Victims often walk into trafficking, not necessarily by force, but by understanding little of the type of life that awaits them. Groomers (traffickers) actively seek people who are vulnerable, and feed them what they want to hear. “I love you, baby.” “I know you’ve been hurt, but I’ll take care of you.” “I’ll help you get that job.” “You’re so beautiful.”
Traffickers look for young people who are full of angst (what teenager isn’t, at some point?), or for anyone down on their luck needing quick money. What victims get instead is a life filled with beatings and rape (and that usually happens even before they are prostituted!). They are often forced to service up to 40 people a day.
We Christians have to examine our true feelings (and corresponding actions) about redemption. Do we see redemption as a real thing? Whom do we deem “worthy”? Is God really capable of giving new hearts and new lives?

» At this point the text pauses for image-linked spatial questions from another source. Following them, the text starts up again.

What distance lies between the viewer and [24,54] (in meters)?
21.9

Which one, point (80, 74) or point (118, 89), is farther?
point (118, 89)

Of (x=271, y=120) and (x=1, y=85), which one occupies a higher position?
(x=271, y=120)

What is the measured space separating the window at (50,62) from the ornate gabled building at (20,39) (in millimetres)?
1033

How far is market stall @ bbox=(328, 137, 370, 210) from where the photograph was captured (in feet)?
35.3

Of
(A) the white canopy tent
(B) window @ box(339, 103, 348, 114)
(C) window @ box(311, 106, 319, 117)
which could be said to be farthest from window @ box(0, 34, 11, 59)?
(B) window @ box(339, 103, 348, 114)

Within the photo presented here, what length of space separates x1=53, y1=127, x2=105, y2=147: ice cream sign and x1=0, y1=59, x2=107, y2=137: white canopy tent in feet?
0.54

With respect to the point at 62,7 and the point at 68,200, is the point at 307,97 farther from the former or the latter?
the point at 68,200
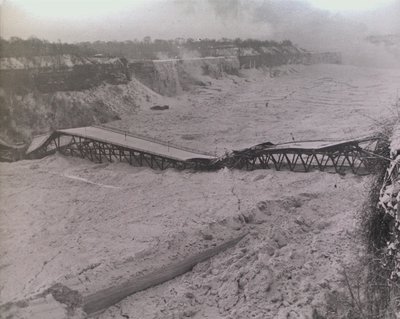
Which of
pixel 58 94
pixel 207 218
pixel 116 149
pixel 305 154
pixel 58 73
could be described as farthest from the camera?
pixel 58 73

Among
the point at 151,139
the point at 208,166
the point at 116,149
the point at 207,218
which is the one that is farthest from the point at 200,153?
the point at 207,218

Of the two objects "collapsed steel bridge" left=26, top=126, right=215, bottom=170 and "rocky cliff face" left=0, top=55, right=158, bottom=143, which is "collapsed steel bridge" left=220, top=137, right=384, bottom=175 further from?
"rocky cliff face" left=0, top=55, right=158, bottom=143

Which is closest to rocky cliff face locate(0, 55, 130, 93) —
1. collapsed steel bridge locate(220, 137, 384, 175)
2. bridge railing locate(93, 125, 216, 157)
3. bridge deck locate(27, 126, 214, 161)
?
bridge deck locate(27, 126, 214, 161)

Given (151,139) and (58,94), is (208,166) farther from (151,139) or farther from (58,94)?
(58,94)

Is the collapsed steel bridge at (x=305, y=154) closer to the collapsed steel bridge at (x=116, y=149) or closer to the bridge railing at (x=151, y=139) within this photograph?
the collapsed steel bridge at (x=116, y=149)

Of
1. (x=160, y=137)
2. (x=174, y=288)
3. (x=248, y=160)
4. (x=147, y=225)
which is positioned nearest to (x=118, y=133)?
(x=160, y=137)

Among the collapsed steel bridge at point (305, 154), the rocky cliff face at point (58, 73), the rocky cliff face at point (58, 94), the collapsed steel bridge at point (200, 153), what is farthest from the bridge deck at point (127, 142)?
the rocky cliff face at point (58, 73)

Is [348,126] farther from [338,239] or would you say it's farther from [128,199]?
[128,199]
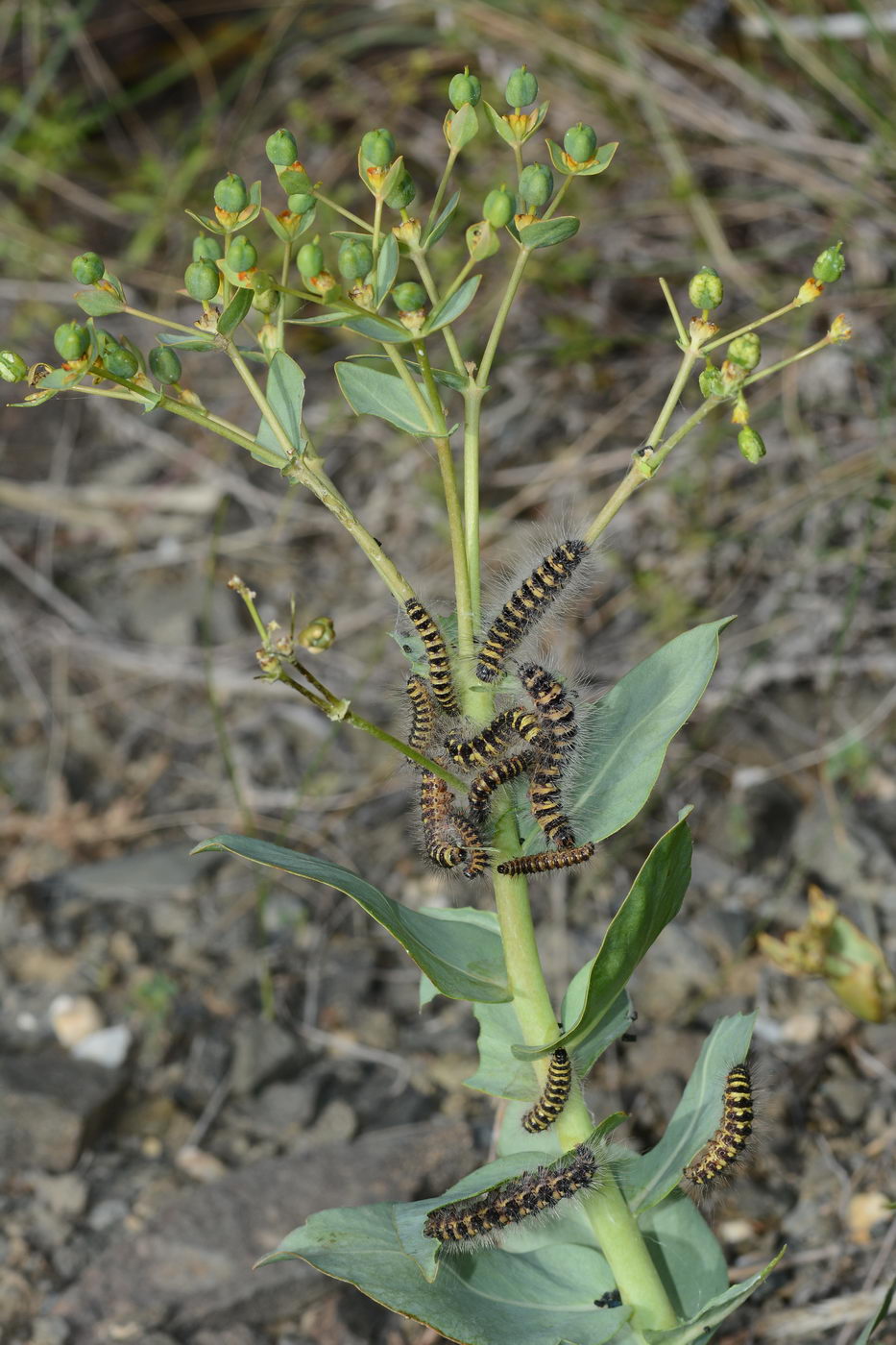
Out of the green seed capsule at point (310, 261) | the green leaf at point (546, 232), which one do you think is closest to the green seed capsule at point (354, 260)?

I ask because I’ve observed how people’s passion for helping victims snatched off the street dramatically diminishes when they learn that a girl may have willingly given herself over to abuse. “Poor girl,” they say at first. Then: “Just getting what you deserve, stupid!” They simply do not appreciate that her boyfriend (read: pimp) betrayed her. And besides, is grace only for some of sin’s victims?
Pray and Act
So I pray. I pray that our actions will prove our profession. I pray that we will educate ourselves, our children, our churches, and our communities about human sex trafficking. Prevention is always preferable to remediation.
I pray that we stay away from commercial sexual exploitation in all its forms (pornography included). Remember, there is no reason for supply unless there is demand.
Last, I pray that we not let fear overwhelm our faith. Whatever the Lord puts on our hearts to do, let’s step out, try it, come together, and watch God move.
Ivona Bernard is director of the Central States Conference Ministerial Spouses Association.